Denise descobriu que era insuficiente renal na sequência do que achava ser uma simples infeção urinária. Estávamos em 2008 e cerca de uma década depois Denise já precisava de fazer diálise peritoneal, técnica de substituição da função renal, e poucos meses depois viu-se mesmo obrigada a começar a fazer hemodiálise.
A qualidade de vida de Denise mudaria radicalmente em 11 de Fevereiro de 2023, data que ficou gravada não apenas na história da sua família, mas também na do Hospital de Santa Maria: nesse dia, as equipas do então Centro Hospitalar Universitário Lisboa Norte realizaram o primeiro transplante renal cruzado no longo historial do Hospital nesta área, iniciado em 1989 e que conta já com perto de 1300 (1272) transplantes. E Denise e o marido ficam para sempre ligados a esse momento.
Denise e Marco partilharam a sua história na formação “Doação em vida – conversas informais”, organizada neste mês de Maio pelo Serviço de Nefrologia e Transplantação Renal da Unidade Local de Saúde de Santa Maria com o objetivo de divulgar e desmistificar a doação em vida. Um momento único de partilha e de homenagem a quem de forma tão altruísta contribui para a melhoria da qualidade de vida do doente renal crónico.
Este evento, destinado à população de doentes renais crónicos e a todos os cidadãos interessados na doação em vida, organizado em modelo de entrevista, contou com a partilha da experiência de dadores e de recetores de transplante na ULSSM. “Quando se colocou pela primeira vez a questão de a Denise receber um transplante de rim, a ideia era ser em dador cadáver. Foi o médico que acompanhava a minha mulher que lançou a questão de poder ser eu o dador”, recorda Marco, que entre sorrisos conta que nunca partiram de si os receios em relação a essa solução. “Foi mesmo a Denise que mostrou mais medo, pelas consequências que podia ter para mim”.
Alice Santana, nefrologista e coordenadora do programa de Transplantação Renal da ULS Santa Maria, explica que essas questões são habituais entre os doentes que recebem órgãos de familiares e que levantam dúvidas sobre os impactos que o transplante pode provocar nas pessoas mais próximas.

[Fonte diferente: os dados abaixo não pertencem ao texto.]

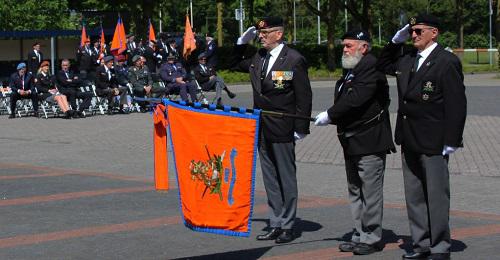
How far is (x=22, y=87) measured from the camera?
81.3ft

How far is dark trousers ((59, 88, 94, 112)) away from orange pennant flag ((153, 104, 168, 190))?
1703 centimetres

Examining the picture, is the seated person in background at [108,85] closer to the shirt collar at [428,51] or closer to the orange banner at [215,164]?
the orange banner at [215,164]

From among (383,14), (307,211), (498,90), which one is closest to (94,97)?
(498,90)

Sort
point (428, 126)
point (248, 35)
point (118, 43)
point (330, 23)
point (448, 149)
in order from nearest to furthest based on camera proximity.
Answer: point (448, 149) < point (428, 126) < point (248, 35) < point (118, 43) < point (330, 23)

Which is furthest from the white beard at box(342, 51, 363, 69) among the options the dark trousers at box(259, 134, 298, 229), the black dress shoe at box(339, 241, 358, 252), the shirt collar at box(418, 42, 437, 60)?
the black dress shoe at box(339, 241, 358, 252)

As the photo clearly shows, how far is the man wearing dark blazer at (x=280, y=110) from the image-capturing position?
8.58 meters

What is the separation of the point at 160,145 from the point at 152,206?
288cm

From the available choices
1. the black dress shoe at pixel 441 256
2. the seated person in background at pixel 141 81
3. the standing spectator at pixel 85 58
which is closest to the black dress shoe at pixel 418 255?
the black dress shoe at pixel 441 256

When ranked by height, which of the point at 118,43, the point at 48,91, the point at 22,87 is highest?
the point at 118,43

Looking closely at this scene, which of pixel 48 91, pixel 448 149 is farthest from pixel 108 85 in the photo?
pixel 448 149

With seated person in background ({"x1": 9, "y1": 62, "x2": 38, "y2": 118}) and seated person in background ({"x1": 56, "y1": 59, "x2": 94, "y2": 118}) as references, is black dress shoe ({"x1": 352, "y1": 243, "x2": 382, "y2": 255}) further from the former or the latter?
seated person in background ({"x1": 9, "y1": 62, "x2": 38, "y2": 118})

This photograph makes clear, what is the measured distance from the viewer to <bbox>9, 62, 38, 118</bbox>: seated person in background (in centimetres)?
2469

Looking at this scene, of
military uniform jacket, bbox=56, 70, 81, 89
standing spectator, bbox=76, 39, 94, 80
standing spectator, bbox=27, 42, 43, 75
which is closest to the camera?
military uniform jacket, bbox=56, 70, 81, 89

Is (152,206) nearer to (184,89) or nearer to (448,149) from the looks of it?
(448,149)
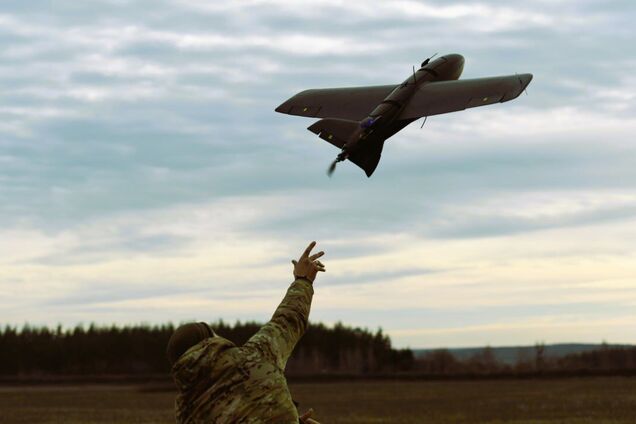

No caso de Marco, um mês depois do transplante já andava de bicicleta com o filho e algumas semanas depois voltou a jogar futebol. Hoje, garante fazer uma vida normal e nem por um segundo hesita em dizer que voltaria a fazer tudo outra vez. “O ganho para a nossa família foi enorme”.
A mesma garantia foi deixada por Sónia, outra das participantes e uma das grandes impulsionadoras destas conversas de partilha, que doou um rim a um primo. Apesar do confessado medo de tudo o que envolva agulhas e outros procedimentos – “quando era criança, não queria levar vacinas e nem ao dentista queria ir” – não teve dúvidas quando se colocou a questão de ser dadora do familiar.
“Os doentes têm muito sofrimento, o meu primo fazia 4 vezes diálise por semana. O verdadeiro sofrimento é de quem vive e de quem vê viver a insuficiência renal”, destaca Sónia, que relata ainda o que disse ao primo quando todo o processo terminou. “Disse-lhe que não me devia nada, que não devia ficar com qualquer sentimento de dívida para comigo. O transplante correu muito bem e a equipa de pós-operatório aqui em Santa Maria foi maravilhosa”.
A transplantação renal é o melhor método de substituição da função renal dos doentes com doença renal crónica em estádio 5. Em comparação com a diálise possibilita uma maior longevidade e uma melhor qualidade de vida.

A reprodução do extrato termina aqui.